L’albero della vita Bozzetto per Friz Stokle. Circa. 1905-1909 Questo albero della conoscenza, a cui fa riferimento l’Apocalisse, un simbolo dell’Età dell’Oro, sfida l’uccello nero – il simbolo della morte: così è stato compreso il ciclo della vita e da Klimt e Freud.
Come spiacevolmente sorpreso e persino scioccato i fan della “pura arte”, cresciuto con i classici, abituati a un sistema di genere rigoroso, quando invece di persone, animali e paesaggi, invece di ritratti e nature morte, gli artisti hanno iniziato a offrire una combinazione di forme geometriche o linee, macchie di colore luminose. “Tipo, e questa è una foto?!” – con indignazione chiese alcuni esteti raffinati. Gli stessi modernisti per giustificare e spiegare la propria innovazione sono stati scritti da intere opere teoriche, ma solo, forse, non hanno avuto molto successo – il pubblico continua a dare qualcosa di comprensibile e tradizionale.

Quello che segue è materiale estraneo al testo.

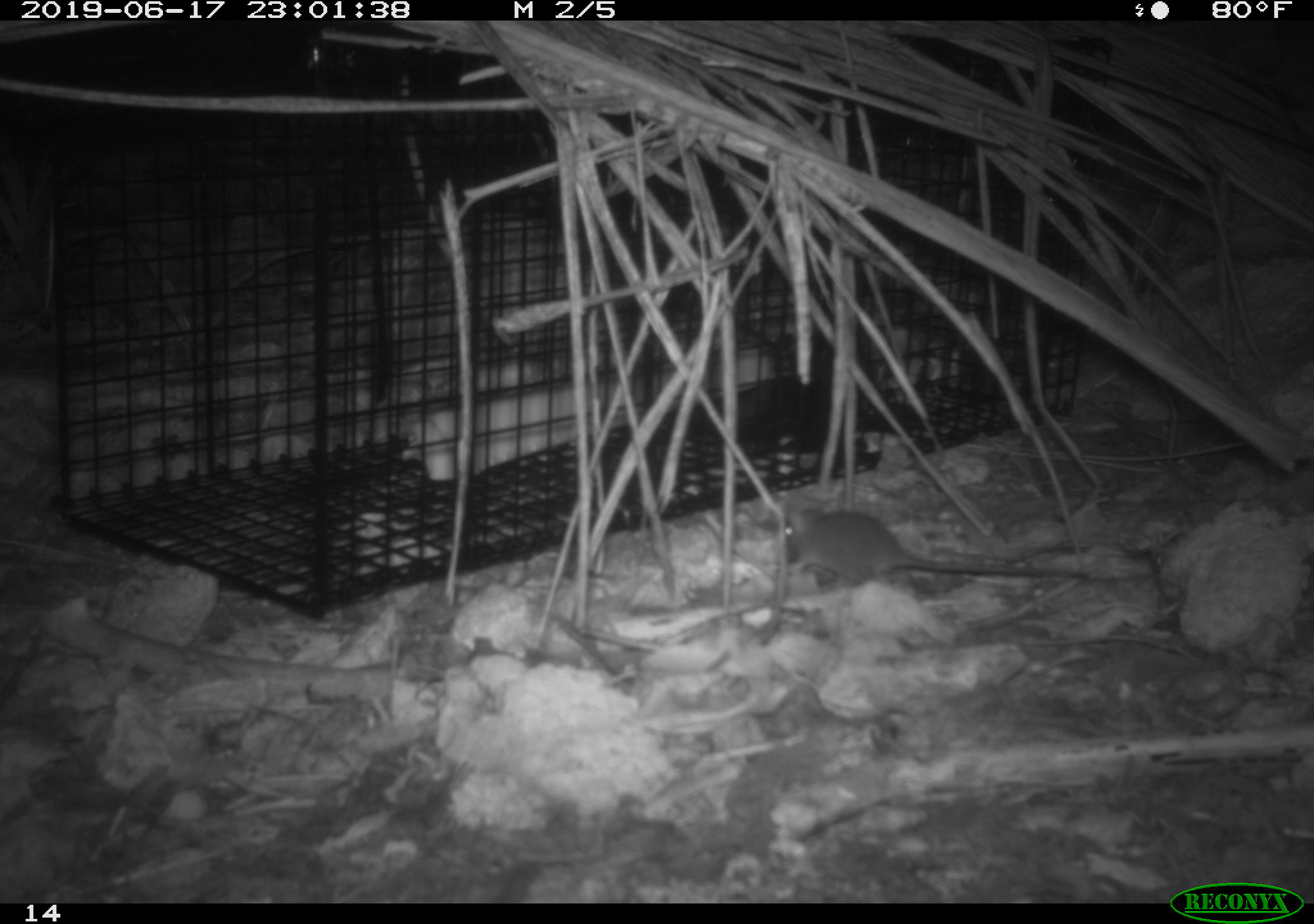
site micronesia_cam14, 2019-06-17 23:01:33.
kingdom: Animalia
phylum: Chordata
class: Mammalia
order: Rodentia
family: Muridae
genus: Rattus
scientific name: Rattus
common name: rat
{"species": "rat (Rattus)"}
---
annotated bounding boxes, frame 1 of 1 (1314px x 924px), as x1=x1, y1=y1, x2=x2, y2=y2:
rat: x1=777, y1=506, x2=1091, y2=592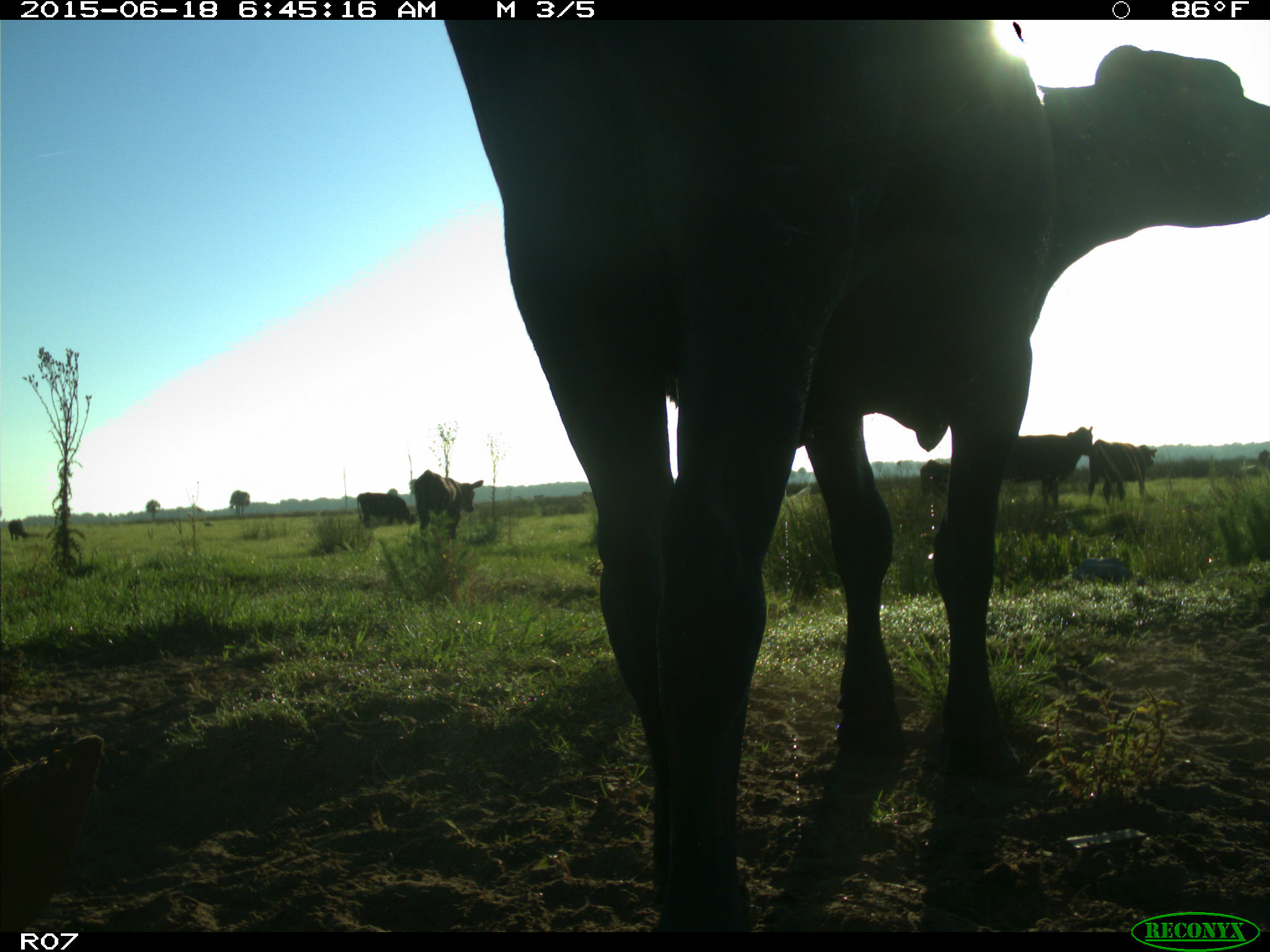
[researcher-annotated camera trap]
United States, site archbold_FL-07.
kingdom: Animalia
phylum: Chordata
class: Mammalia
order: Artiodactyla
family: Bovidae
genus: Bos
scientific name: Bos taurus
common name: domestic cow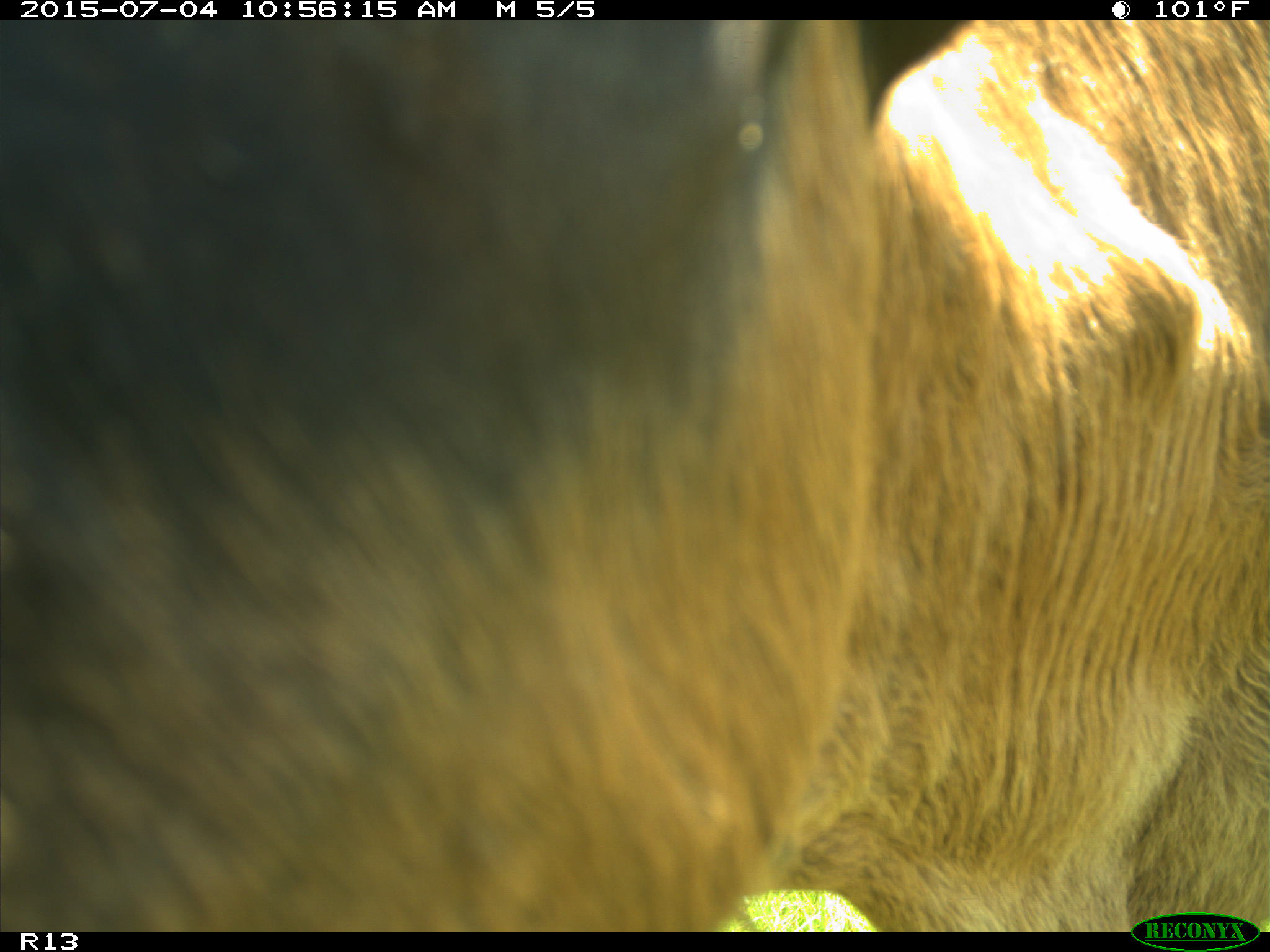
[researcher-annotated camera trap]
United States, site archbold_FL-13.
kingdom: Animalia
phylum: Chordata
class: Mammalia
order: Artiodactyla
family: Bovidae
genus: Bos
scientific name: Bos taurus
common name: domestic cow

Uno dei fondatori del modernismo austriaco, un connazionale e divulgatore delle idee del noto psichiatra Z. Freud, fu l’artista Gustav Klimt. Ha perfettamente padroneggiato il modo accademico di scrivere, ma non si è mai battuto in nessun quadro convenzionale.
Il suo famoso “Albero della vita” ci rimanda a uno dei miti biblici apocalittici. L’interpretazione stessa del mito è presentata in una cornice ornamentale. L’albero, ovviamente, è facilmente intuibile – dopotutto, è dipinto proprio al centro. Tutto è costituito da percorsi peculiari punteggiati di pietre. Bene, la “strada della vita”, il “percorso di vita” sono espressioni stabili.
Su uno dei rami, i sentieri si trova un uccello nero.
Il nero è il colore del pericolo e della morte. Pertanto, l’artista ha simbolicamente trasmesso l’opposizione eterna di tutto ciò che è organico, naturale, vivo con un inizio oscuro e cupo nell’anima di ogni persona.